# Tractor Conversion - Gathering Information



## jtcweb (Nov 12, 2015)

Hello,

I have a GE Elec-Trac E-20 and really like it and while it does good on mowing the lawn areas of my 10 acre property I still need something bigger for the brush hogging and other chores. I'm looking to replace my gas tractors (Ford 9n & 4000) with something like an electric powered compact tractor. I found a Ford 1300 with a bad engine and I'm thinking that it would be an ideal size for me, plus it has a loader.

Most of my use will be moving stuff around my property so that is a low load. However I would like to be able to run a brush hog for two hours or so a few times a year.

If I were to embark on this project what would I need to consider before deciding on buying the 1300? I'll have to look at it closer but I do not believe the existing diesel engine is part of the frame like my older Ford's (which I will be selling). The 1300 engine is rated at something like 16hp, so what size electric motor should I be looking at? What voltage pack should I use? On my E-20 I have six 6V golf cart batteries and I would think that I would need at least as many amp hours, probably more.

Thanks for any insights you can provide.

Jerry


----------



## samwichse (Jan 28, 2012)

I don't know your brush hog size, but you wouldn't be running a gas engine flat out for 2 hours... it's probably averaging something like 8-12hp... which is about ~7.5kw average. So for two hours you might need 15 kwh usable capacity.

Say you're doing 72v (12*6v). That would be 208ah. But you shouldn't draw your lead past 50% SOC, so it's double that. And add another 15-20% for the peukert losses.


----------



## QuantumEngineer (Jul 4, 2021)

Sounds like you will have to fab your own frame brackets to replace the structural function of the engine. This type of engine replacement bracket is available for 8N/9N tractors to do V8 swaps. 



V-8 Conversion Kit - Awesome Henry



Regarding the HP and battery -- the 16 HP engine in the tractor is more about torque, which electric motors have lots, so like samwichse said 8-12 probably gets the job done. Personally, I like overkill -- but that's me. 

Battery is harder to guess since your target is 2 hours and the power to run the bush hog depends on what you are cutting. Say the motor is rated at 12 KW continuous then that's 24 KW-hours at 100% power, 100% efficiency. Figure in efficiency losses that makes for a big battery. My suggestion would be to fit the maximum number of batteries based on weight and size and just roll with it. Sounds like a cool project.


----------



## cricketo (Oct 4, 2018)

Just to add a datapoint... I have an electrified Swisher 44" tow behind brush mower. It pulls about 55A on medium size grass, and 80-90 on taller stuff. That's at about 55V. So basically 5kW (6.7HP) just the mowing action alone.


----------

*Requirement A*.
Rewrite the tractor conversion thread from "Sounds like you" up to and including "do V8 swaps.", replacing "frame brackets" with "mounting brackets".
*Requirement B*.
In the tractor conversion thread, what batteries does Jerry have on his E-20?
The material that comes next is from a separate source, not from the tractor conversion thread.

*Information*.

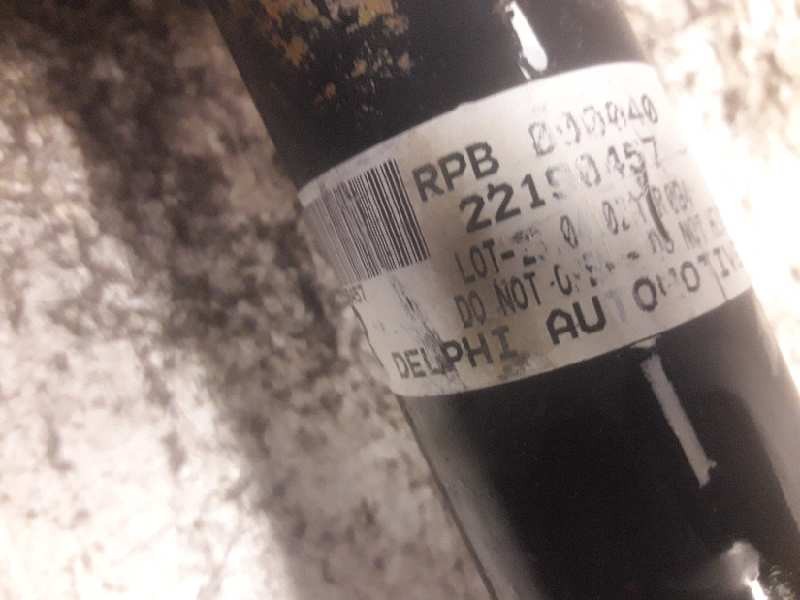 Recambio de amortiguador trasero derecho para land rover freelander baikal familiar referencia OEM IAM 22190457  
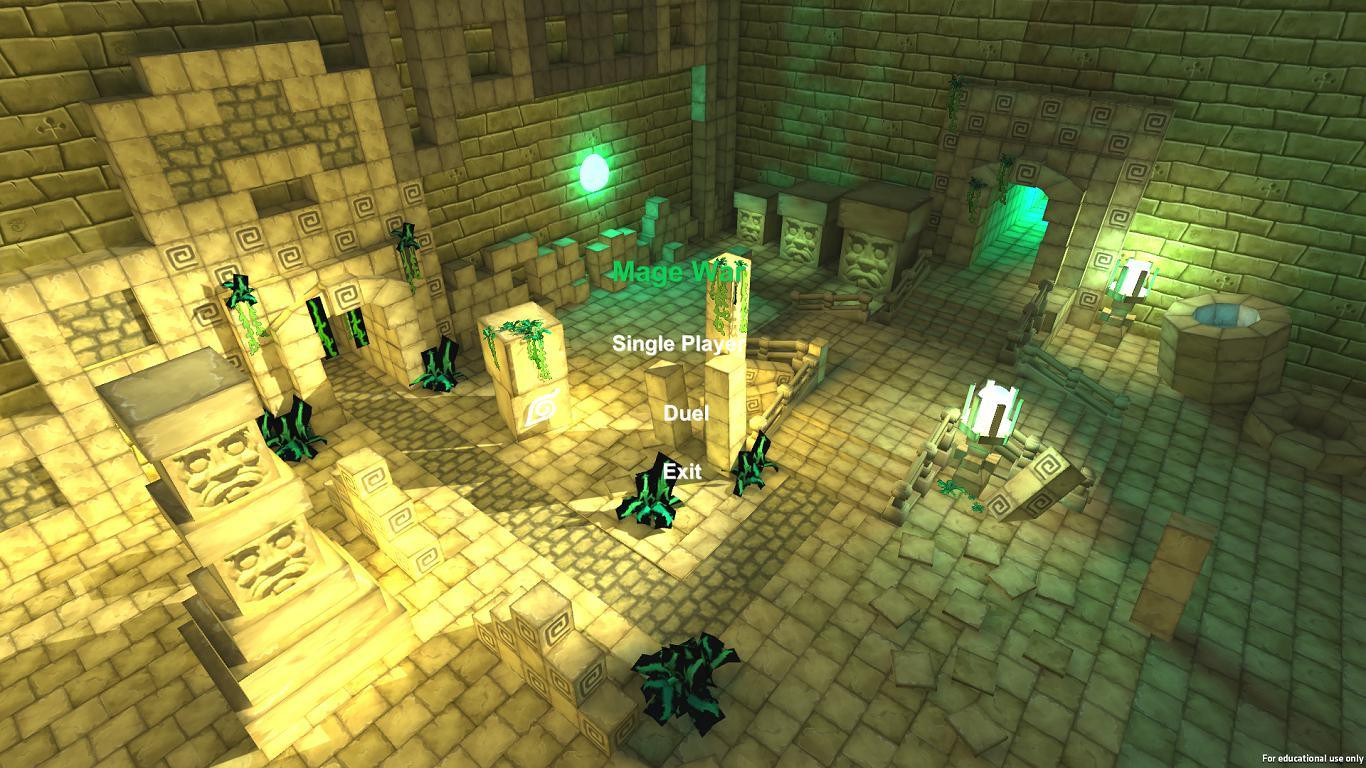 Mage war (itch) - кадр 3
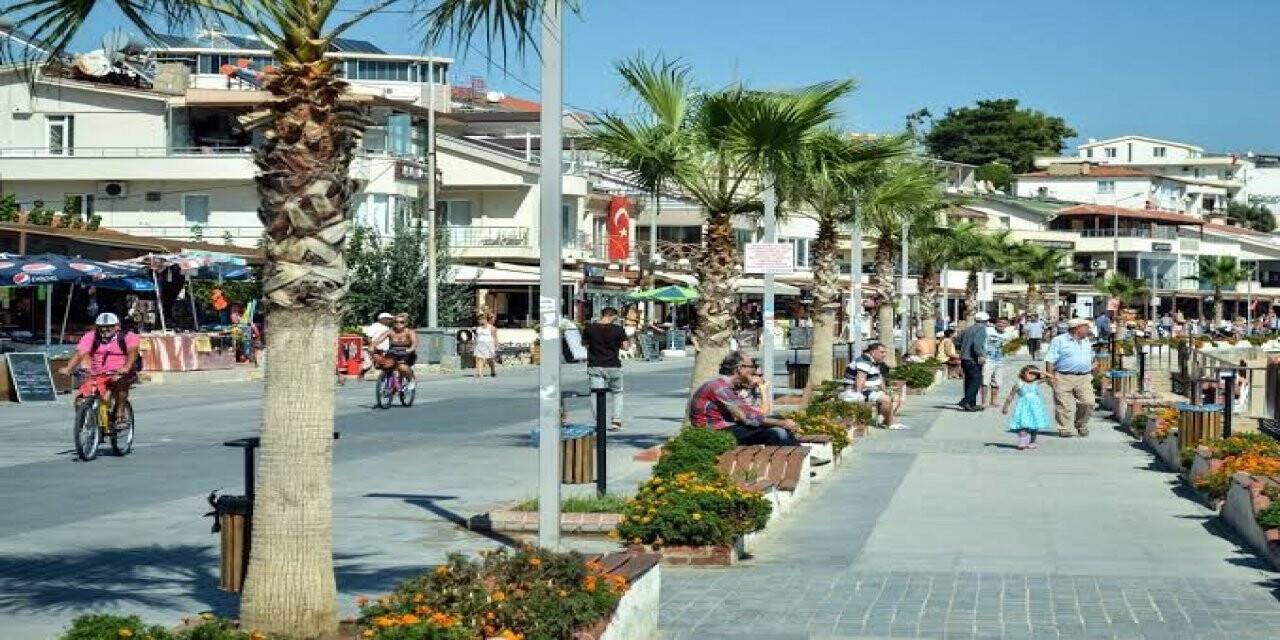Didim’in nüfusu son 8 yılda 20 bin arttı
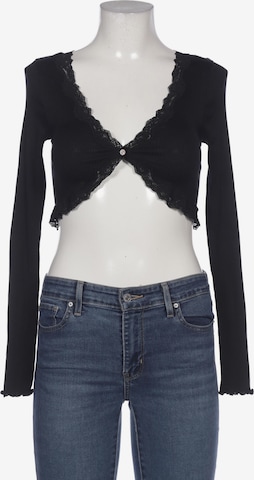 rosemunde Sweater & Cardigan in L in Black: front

---

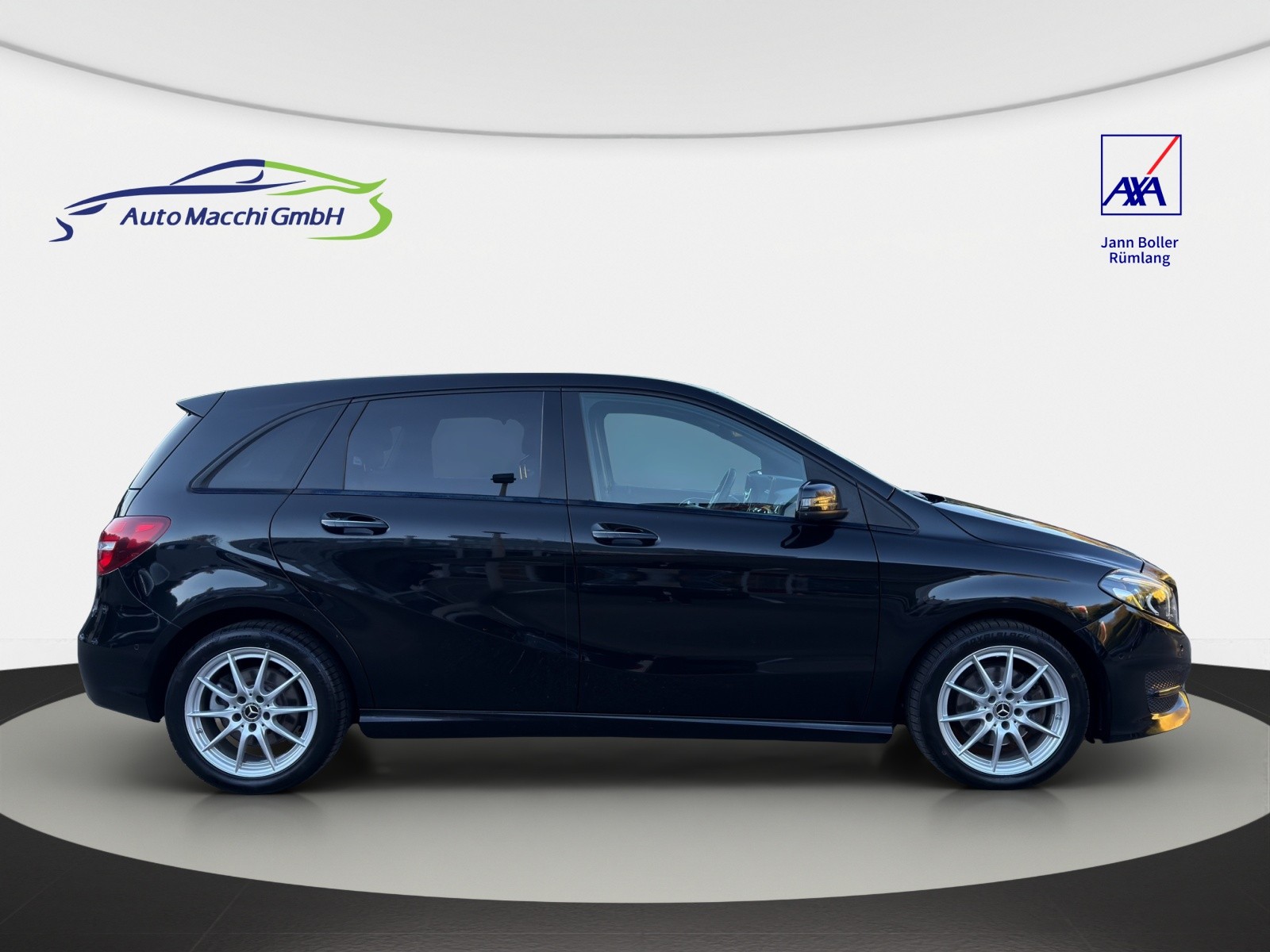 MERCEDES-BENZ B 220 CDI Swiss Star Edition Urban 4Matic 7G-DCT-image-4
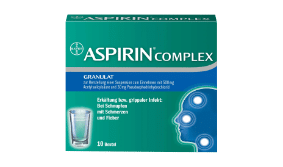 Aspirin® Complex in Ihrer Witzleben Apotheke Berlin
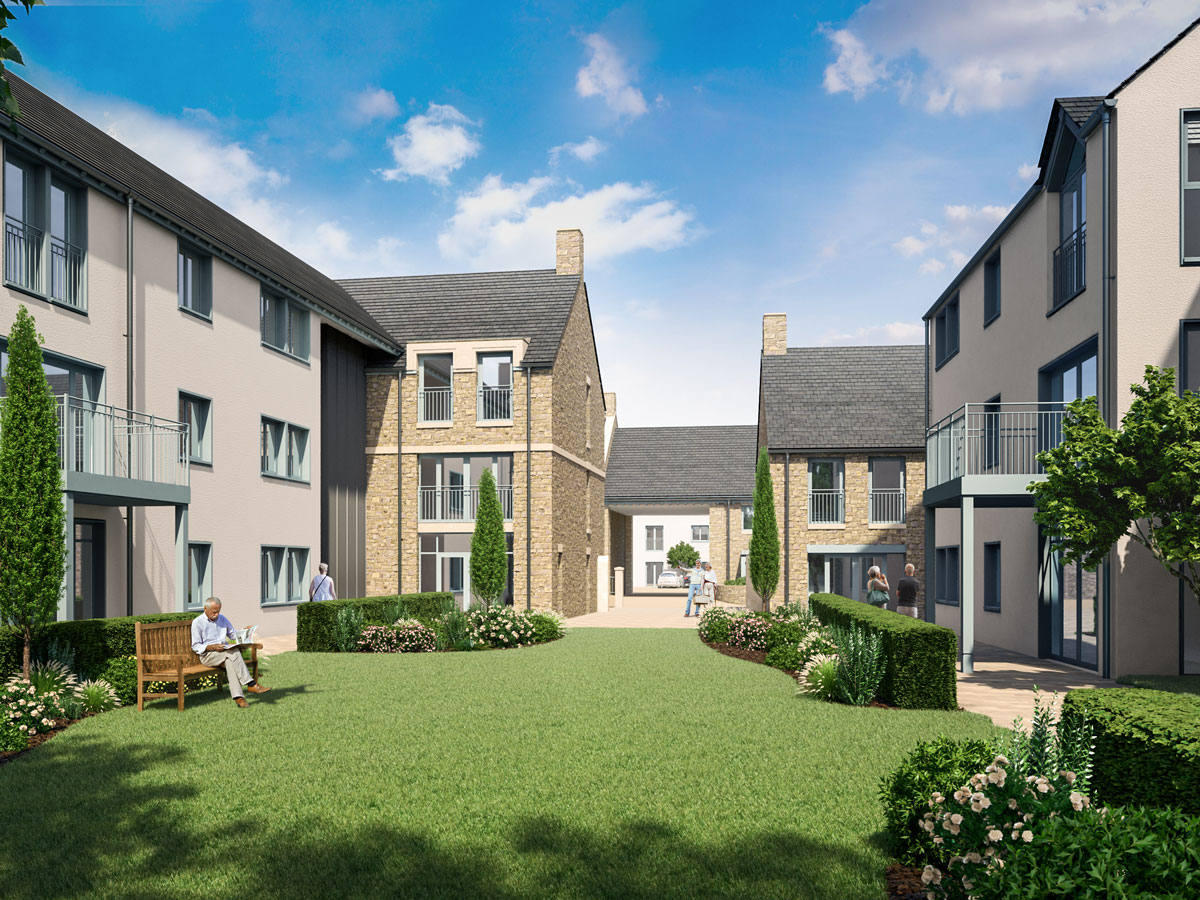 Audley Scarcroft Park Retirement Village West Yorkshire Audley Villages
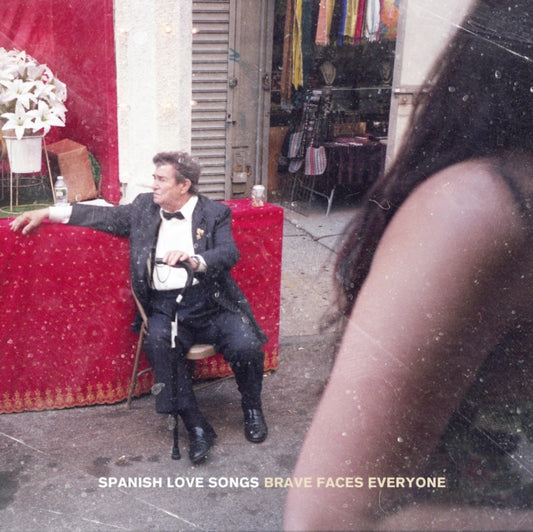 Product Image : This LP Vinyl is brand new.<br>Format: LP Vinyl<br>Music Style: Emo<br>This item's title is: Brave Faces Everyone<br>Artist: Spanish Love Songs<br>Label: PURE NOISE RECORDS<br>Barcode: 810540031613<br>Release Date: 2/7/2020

*Final answer A*.
Sounds like you will have to fab your own mounting brackets to replace the structural function of the engine. This type of engine replacement bracket is available for 8N/9N tractors to do V8 swaps.

*Final answer B*.
Six 6V golf cart batteries.